Statement: Almasdar demands the release of the kidnapped journalists
On the sixth anniversary of the Houthi kidnapping of nine Yemeni journalists in Sana’a, including a staff member of Almasdar Media Corporation, Tawfiq Al-Mansoori, we remind the world of this forgotten tragedy and emphasize that journalists deserve protection and support as they put their lives at risk while performing their duties to defend the rights of society.
We call on all local and international organizations concerned with defending rights and public freedoms to take serious action to save the lives of four of these detained journalists, whose lives are at increased risk behind bars as a result of their deteriorating health and denied access to medical treatment.
The dangers facing journalists detained in prisons controlled by Houthi militia are reflected in the death sentence issued by a Houthi-controlled court based upon fabricated charges. Journalists who remained in Sana’a after the outbreak of the war constituted a source of inconvenience to the Houthis as the group tightened its grip on the capital. As a result, the Houthis moved to eliminate any presence of media that did not adopt its vision, subjecting many of them to enforced disappearance, psychological and physical torture.
The dire situation of press freedom in Yemen today reveals either the weakness and inability or the lack of seriousness of the world in defending freedom of the press, which is one of the finest forms of human development.
The Houthi coup and the war they have waged have devastated what generations of Yemenis fought for and sacrificed since the launch of the national movement in the mid-1930s.

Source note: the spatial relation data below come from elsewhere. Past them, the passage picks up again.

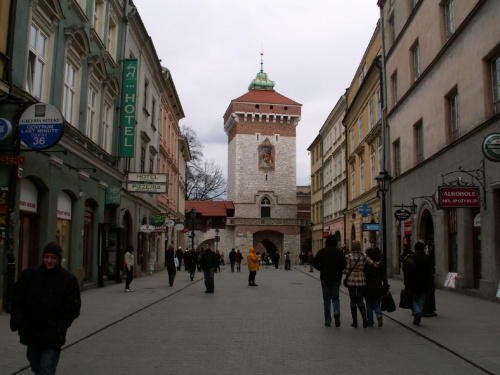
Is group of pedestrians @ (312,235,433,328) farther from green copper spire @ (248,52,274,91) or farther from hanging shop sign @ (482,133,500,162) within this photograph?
green copper spire @ (248,52,274,91)

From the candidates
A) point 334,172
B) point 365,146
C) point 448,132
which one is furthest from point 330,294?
point 334,172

The September 1962 and October 1963 revolutions and Yemeni unity on May 22, 1990, which was linked to political pluralism and freedom of the press, and the peaceful revolution in February 2011, represented important milestones that constituted a shift in expanding the margins of press freedom. The Arab Spring-inspired revolution expanded the space for journalists to address public issues and express their critical opinions of the performance of government and other decision-makers and opened the door to owning audio-visual media for the first time in the history of Yemen. The Houthi coup marked a terrible setback for press freedom, public freedoms and human rights. It has led to the elimination of jobs for hundreds of journalists whose reporting was their only source of income, while dozens of them were pushed into exile or displaced to other areas of the country.

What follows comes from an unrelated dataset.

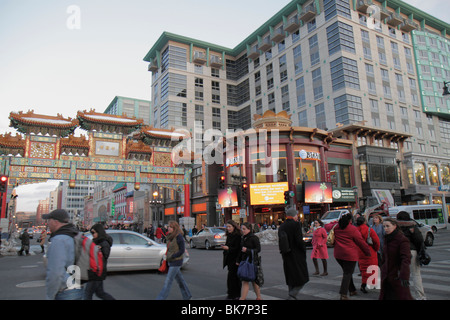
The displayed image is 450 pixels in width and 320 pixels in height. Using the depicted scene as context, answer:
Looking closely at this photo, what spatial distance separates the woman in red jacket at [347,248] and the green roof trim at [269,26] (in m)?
56.2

We renew our call to the United Nations envoy to Yemen and the ambassadors of the countries sponsoring the peace process in Yemen to play their role in putting pressure on the Houthi militia to release journalist Tawfiq Al-Mansoori and his colleagues Abdul-Khaleq Omran, Akram Al-Walidi and Harith Hamid, and to reveal the fate of journalist Waheed Al-Sufi, who was forcibly disappeared in Sana'a in early 2015.
We express our full and absolute solidarity with all of our colleagues who have been kidnapped and forcibly disappeared in prisons affiliated with armed groups or de facto authorities, and we stress the need to work to reveal the fate of journalist Muhammad Al-Maqri, who was kidnapped by Al-Qaeda extremists during its control of the city of Mukalla in Hadramout governorate in 2015.